Good looking tractors , Big ole tires on the last pic .
I missed the bid on ebay for wheels and tires for my JG mower.
BY $2.50 !!!. I gorgot about it , I just checked it.


----------



## bontai Joe (Sep 16, 2003)

Glad to hear that you found some time to work on the 224. Looks like it is coming along nicely!


----------



## aegt5000 (Feb 22, 2004)

Paul...

I wish is I lived closer, I’d love to come and help.
I was so bored today, I washed the HT-23 and the GT5000,
neatened up my equipment manuals and exercised the Onan.
Too cold to start a major project, I need some snow dam-it.


----------



## Ingersoll444 (Sep 17, 2003)

> _Originally posted by aegt5000 _
> *Paul...
> 
> I wish is I lived closer, I’d love to come and help.
> ...


Well it was just one of those days where things fell together, and I had a few hours to work. Lots to do still. I only got that one side wheel weight done, so I still have to drill the other wheel, and the holes in one more weight. I also have to price out some rear tires today. The one is SO dryrotted, that it only holds air for about 10 hours.
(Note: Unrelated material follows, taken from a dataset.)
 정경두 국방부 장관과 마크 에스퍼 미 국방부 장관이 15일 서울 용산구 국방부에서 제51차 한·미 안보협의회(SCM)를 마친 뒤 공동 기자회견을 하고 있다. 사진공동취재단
I was going to tube it, but the splits are so deap, I am afread it will rip right open.


----------



## Ingersoll444 (Sep 17, 2003)

> _Originally posted by Greg _
> *Looks good, Paul. How about backing off a bit and show us the whole tractor.
> 
> I guess you finished rebuilding your engine. Any details on that project? I think my JD 140 has the same Kohler.
> ...


I did not do a full rebuild on it. I had started to, but when I got it apart, I saw that all the problems it had was just a blown head gasket. The rest of the motor was so clean I did not bother with a rebuild. No cyl wheare or anything. I have a thred going in the small engine board, but have not updated it in a wile. 

As for the weights, I just drilled two holes in the rib, then put some carrage bolts in. Not a perfice setup, and I miss drilled the holes in the weights a bit but it seems to be OK. One problem is that the tire valve is on the out side of the wheel. So if I need to check, or fill, I have to remove the weights. We will see how it works. The Case/Ingersoll's are a little front light, so anything will help.


----------



## Ingersoll444 (Sep 17, 2003)

I still have to figure out what to do with that filter bracket. Not a lot of room, and the motor is rubber mounted, so things move around a bit there. I will post pictures if I come up with something.


----------



## Argee (Sep 17, 2003)

You could probably fabricate a bracket coming off the frame...should be enough flex in the hoses to offset any engine movement.


A day spent working on the tractors and equipment can be just a therapeutic as a day in the seat:thumbsup:


----------



## Ingersoll444 (Sep 17, 2003)

The single cly ones are rubber mounted. I was thinking of attaching it to those mount's, and run an arm up from there. Kinda like an upside down "T"


----------



## Ingersoll444 (Sep 17, 2003)

Well just order my new rear tires. I orderd up a set of the bar tires from Tucker Tire. I just hope I have them by the end of the week. I want to have them mounted by the weekend.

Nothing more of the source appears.